|Solomon Mujuru was the husband of vice president Joice Mujuru, right [Reuters]
General Solomon Mujuru, a former Zimbabwean military chief and guerrilla leader in the country's independence war, has died in a fire at one of his homes, Zimbabwe's army commander said on Tuesday.
The cause of the fire was unclear, but police said Mujuru's body was "burned beyond recognition".
Mujuru, who was 62, headed Zimbabwe's military for more than a decade after independence in 1980.
His widow, Joice Mujuru, is the country's vice president. Her supporters are vying for supremacy within their party should Mugabe die or retire.
Mugabe's ZANU-PF party has been plagued by disputes over who will succeed him. Mujuru's wife leads a powerful faction in Mugabe's party.
In the past, Mugabe has favoured Joice Mujuru, 56, to succeed him, making her his first vice president above his veteran colleague, John Nkomo, 77, his second vice president .
However, she counted on the support of her husband, who still commanded loyalty in the military for his role in helping sweep Mugabe into power at independence. Her husband's power base was seen as the foundation of her political fortunes.
After his retirement, Mujuru acquired an empire of farms, properties, mines and other interests that made him one of wealthiest and most influential figures in the top echelons of Mugabe's party and its policymaking politburo.
"His death leaves the party in a shambles. He was holding it together and we will now see more infighting," said John Makumbe, a political scientist at Zimbabwe's main university.
"I don't think [Joice Mujuri] will be able to do it alone," said Makumbe.
Simon Khaya Moyo, the fourth ranking official in Mugabe's party, said Mujuru had long fought for unity in Zimbabwe.
"He was the glue to our future," he said. "None of us would have the audacity to betray him."
Mugabe has yet to comment on Mujuru's death.
Makumbe, the political scientist, said the fire raised rumours of foul play ahead of an official statement. He said Mujuru was "a man of few words who was respected" among the younger political and military hierarchy.

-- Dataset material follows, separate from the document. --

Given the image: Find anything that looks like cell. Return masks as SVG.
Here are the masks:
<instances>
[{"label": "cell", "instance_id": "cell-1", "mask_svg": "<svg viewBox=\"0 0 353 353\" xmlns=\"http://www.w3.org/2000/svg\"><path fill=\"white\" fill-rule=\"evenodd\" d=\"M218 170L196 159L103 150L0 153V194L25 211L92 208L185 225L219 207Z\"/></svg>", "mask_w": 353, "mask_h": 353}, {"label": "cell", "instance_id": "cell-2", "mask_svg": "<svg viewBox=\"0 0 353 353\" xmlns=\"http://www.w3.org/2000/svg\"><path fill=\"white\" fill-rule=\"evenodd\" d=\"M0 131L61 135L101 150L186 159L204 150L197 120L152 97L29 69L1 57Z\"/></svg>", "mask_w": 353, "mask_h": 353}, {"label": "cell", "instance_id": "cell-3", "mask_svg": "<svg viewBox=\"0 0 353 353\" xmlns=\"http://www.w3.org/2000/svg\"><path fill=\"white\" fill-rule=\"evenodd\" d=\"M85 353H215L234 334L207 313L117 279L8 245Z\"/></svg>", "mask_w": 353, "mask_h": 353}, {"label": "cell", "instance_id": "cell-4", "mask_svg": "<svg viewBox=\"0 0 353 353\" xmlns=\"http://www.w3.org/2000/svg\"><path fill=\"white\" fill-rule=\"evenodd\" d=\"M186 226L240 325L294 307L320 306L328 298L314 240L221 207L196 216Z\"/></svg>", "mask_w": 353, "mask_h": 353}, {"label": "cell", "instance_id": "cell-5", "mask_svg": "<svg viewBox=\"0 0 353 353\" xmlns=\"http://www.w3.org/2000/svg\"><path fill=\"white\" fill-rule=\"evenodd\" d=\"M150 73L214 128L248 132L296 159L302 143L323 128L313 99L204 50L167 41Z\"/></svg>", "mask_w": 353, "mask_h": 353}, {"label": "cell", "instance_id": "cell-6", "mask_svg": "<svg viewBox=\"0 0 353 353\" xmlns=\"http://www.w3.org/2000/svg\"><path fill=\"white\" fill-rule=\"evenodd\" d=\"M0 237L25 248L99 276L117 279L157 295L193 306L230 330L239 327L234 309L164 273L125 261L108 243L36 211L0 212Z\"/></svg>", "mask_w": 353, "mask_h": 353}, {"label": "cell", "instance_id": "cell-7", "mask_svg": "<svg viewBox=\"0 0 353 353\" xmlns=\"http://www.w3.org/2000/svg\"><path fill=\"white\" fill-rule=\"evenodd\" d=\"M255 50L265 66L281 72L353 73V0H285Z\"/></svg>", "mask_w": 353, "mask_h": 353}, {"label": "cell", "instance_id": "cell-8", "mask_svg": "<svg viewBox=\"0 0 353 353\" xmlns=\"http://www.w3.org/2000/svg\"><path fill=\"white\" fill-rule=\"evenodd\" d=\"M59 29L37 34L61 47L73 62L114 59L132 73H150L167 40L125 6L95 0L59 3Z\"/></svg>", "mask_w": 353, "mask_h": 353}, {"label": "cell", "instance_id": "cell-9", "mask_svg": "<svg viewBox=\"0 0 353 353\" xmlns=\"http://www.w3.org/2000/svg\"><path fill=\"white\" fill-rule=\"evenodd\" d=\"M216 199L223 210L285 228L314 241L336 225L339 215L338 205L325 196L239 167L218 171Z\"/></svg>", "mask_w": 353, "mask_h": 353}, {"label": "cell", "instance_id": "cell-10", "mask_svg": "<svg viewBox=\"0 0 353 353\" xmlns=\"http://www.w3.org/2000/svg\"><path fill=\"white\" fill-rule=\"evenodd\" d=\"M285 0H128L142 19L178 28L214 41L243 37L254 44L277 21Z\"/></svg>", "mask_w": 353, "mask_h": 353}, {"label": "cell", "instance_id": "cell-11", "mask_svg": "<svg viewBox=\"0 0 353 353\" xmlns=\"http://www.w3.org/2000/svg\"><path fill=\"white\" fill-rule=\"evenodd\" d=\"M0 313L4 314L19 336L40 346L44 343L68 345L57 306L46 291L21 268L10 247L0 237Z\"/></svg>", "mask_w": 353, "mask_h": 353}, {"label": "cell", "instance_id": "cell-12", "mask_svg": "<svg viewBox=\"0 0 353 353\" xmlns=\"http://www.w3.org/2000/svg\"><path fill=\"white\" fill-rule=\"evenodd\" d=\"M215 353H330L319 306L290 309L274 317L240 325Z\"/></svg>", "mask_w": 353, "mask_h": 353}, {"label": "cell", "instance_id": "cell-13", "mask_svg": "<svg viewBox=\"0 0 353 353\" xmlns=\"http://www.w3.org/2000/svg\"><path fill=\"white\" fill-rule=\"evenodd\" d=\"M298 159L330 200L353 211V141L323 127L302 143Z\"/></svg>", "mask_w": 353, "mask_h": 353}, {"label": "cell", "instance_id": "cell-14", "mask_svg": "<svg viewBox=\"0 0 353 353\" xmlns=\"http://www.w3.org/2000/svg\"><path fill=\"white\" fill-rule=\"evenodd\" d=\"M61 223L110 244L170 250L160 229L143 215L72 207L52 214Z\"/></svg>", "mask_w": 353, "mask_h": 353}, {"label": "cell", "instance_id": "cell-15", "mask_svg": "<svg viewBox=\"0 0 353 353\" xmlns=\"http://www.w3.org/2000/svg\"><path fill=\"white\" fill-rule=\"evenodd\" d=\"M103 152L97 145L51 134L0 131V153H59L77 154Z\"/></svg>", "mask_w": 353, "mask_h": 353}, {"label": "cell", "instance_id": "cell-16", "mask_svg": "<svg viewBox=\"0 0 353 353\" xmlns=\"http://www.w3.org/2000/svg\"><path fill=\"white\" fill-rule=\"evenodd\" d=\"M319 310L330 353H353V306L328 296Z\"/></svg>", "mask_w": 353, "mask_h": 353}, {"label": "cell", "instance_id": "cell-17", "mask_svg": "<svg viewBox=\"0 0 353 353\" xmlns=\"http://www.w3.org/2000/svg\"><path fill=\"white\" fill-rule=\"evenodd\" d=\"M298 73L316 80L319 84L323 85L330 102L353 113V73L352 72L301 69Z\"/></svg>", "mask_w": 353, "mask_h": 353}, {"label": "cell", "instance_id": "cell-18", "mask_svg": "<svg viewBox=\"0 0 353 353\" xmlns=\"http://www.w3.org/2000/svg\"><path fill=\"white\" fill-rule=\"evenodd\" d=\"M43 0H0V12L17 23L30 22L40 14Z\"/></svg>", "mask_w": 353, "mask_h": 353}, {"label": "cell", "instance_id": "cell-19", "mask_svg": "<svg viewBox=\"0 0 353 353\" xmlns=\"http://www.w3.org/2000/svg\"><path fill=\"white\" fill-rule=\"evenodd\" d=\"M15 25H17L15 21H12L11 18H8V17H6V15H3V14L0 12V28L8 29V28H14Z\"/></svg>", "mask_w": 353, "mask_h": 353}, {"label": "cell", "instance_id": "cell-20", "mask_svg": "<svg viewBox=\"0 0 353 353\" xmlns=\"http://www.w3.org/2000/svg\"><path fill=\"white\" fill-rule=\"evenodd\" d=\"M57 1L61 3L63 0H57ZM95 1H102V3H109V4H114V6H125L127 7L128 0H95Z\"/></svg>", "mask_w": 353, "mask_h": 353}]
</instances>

Mujuru was known to have had sharp disagreements with political colleagues over Mugabe's possible retirement.
He wanted to make way for younger leaders he favoured, earning him rebukes from Mugabe hardliners, Makumbe said.
Mugabe has acknowledged deep divisions in his party and has said he cannot leave office until he has resolved them and unified the party ahead of elections.